BEGIN Text passage
Yes, I know I am not Adele. But hope I can get away with calling one of my blogposts my age. My almost age. My beloved grandma used to say that she looks in the mirror and sees herself younger than she actually was. Mom says the same thing. I look in the mirror and I feel … 45. And I feel it is a blessing. For all the gold in China (is this the expression?) I would not want to be 15, 25 or 35 again.
I was 15 and so very self conscious, bullied in school and always trying to look better, do better, feel better. A constant chase for chimeras that obviously never materialized. I was too dark, too hairy, not cool enough, too much of something, too little of something else … always struggling to fit in and never actually getting there. Home was turmoil, change, uncertainty, struggle and closing myself in my room. No thank you, glad I am done with that!
I had been married for 3 years when I was 25, had finished college and started working at the school. Still trying to be this or the other, caring so so much about the way I looked (and never quite making it), out of my childhood home physically and never out mentally, at the beginning of a loveless marriage where I turned my back every single melancholic moment to the voice inside whispering to me that I was missing something important. No thank you, glad I am done with that!
END Text passage
### Problem a
Reproduce the records, starting at their beginning and ending at the line that contains "2191 millimetres", with "fence plank" replaced by "fence board" and everything else unchanged. Omit the pictures from your answer.
BEGIN Data section
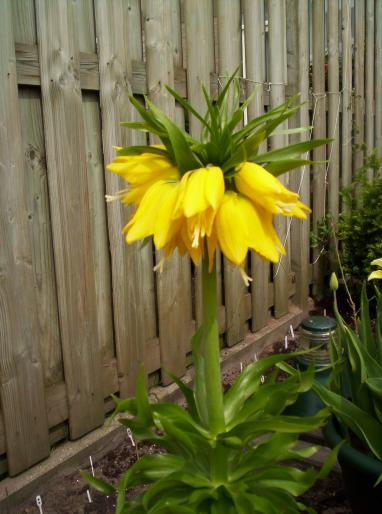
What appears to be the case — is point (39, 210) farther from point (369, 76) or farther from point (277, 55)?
point (369, 76)

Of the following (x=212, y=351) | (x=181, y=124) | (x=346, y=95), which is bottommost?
(x=212, y=351)

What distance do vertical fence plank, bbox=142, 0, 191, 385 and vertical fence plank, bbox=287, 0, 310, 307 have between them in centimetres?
147

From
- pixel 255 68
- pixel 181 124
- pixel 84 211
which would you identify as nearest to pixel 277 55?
pixel 255 68

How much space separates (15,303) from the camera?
2191 millimetres

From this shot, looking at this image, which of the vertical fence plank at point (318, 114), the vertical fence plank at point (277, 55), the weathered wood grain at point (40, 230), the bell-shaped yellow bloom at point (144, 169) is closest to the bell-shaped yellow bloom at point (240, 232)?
the bell-shaped yellow bloom at point (144, 169)

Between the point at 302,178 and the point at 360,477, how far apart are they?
111 inches

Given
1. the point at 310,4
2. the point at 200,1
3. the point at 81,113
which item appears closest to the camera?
the point at 81,113

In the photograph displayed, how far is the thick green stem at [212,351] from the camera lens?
1.05 m

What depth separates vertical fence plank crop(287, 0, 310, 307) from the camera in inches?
159

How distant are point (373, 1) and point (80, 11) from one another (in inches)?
138

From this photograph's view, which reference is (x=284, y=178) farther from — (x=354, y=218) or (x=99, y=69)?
END Data section
### Problem b
Carry on the personal essay about being almost 45 from the point at which it stops.

### Exercise result a
What appears to be the case — is point (39, 210) farther from point (369, 76) or farther from point (277, 55)?
point (369, 76)

Of the following (x=212, y=351) | (x=181, y=124) | (x=346, y=95), which is bottommost?
(x=212, y=351)

What distance do vertical fence board, bbox=142, 0, 191, 385 and vertical fence board, bbox=287, 0, 310, 307 have between them in centimetres?
147

From
- pixel 255 68
- pixel 181 124
- pixel 84 211
which would you identify as nearest to pixel 277 55?
pixel 255 68

How much space separates (15,303) from the camera?
2191 millimetres

### Exercise result b
35 was the age of my liberation – and loss. Of beloved people, of face, of “friends”, of possessions, of the “good girl” image, of the hope that people I had had in my life “forever” will stick by me no matter what. I had broken the cocoon of standard, of “shoulds” and “musts” and “this is how it is done” and I was still unsure as to what I was flying towards. Experimenting love for real for the first time but scared every single minute of what may be for my child and myself. No thank you, glad I am done with that!
I will turn 45 in a few days. It is great exposure for me to write this. (Brene Brown talks about the lengths we go to in the act foreboding joy, somehow believing that if we don’t express joy, life will magically only dish us soft blows; she was the first person I heard tell it like it is about how expressing joy is one of the scariest things we can do so bear with me here … ). I am the happiest I have ever been. My home is peaceful, loving and fun. Connections are few(er) and more meaningful, I have learned to let people go and feel freed, not burdened by it. And not blame myself for it. I love and allow myself to be loved. I look in the mirror and I see a 45 year old body I like for the first time in my life. I allow myself to rest, look up at the sky, tell the truth and breathe. I am lucky and I have worked hard to get here. (note to old selves: both of these are ok and can exist at the same time). Not to say there is no work to be done – that is death. I still have a lot of work to do with myself but am starting it from a place in myself of worthiness – that is news to me. And news worth celebrating.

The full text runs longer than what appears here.